» **Texte fourni**
La Soul Music atteint son climax dans les années 70, avec une série de classiques incontestés signés Curtis Mayfield, Minnie Riperton et Smokey Robinson, pour ne citer qu’eux. Mais l’homme fort de cette décennie est sans aucun doute Marvin Gaye dont les albums post-60’s ont marqué l’histoire de la black music.

Sa trilogie What’s Going On / Trouble Man / Let’s Get It On documente les doutes d’une Amérique noire en mutation. D’un côté, le bouillant climat de protestation et d’affirmation identitaire des années Black Panther Party raconté par What’s Going On (1971), de l’autre l’essoufflement de ce même élan dans Trouble Man (1972) et la vibrante sexualité de Let’s Get it On (1973). Des bijoux sonores difficiles à égaler.

» **Données enregistrées**
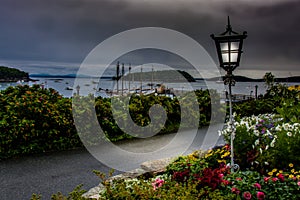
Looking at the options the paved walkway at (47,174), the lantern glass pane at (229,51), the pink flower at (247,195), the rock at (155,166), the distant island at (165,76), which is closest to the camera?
the pink flower at (247,195)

» **Consigne A**
D'après le texte sur la soul des années 70, en quelle année est sorti l'album Trouble Man ?
» **Consigne B**
Selon le texte sur la soul des années 70, qu'est-ce qui permet de dire que la trilogie de Marvin Gaye documente les doutes d'une Amérique noire en mutation ? Répondez en une à trois phrases.

» **Réponse A**
En 1972.

» **Réponse B**
Chacun des trois albums en montre une facette. What's Going On (1971) raconte le climat de protestation et d'affirmation identitaire des années Black Panther Party, et Trouble Man (1972) montre l'essoufflement de cet élan. Let's Get It On (1973) exprime une sexualité vibrante.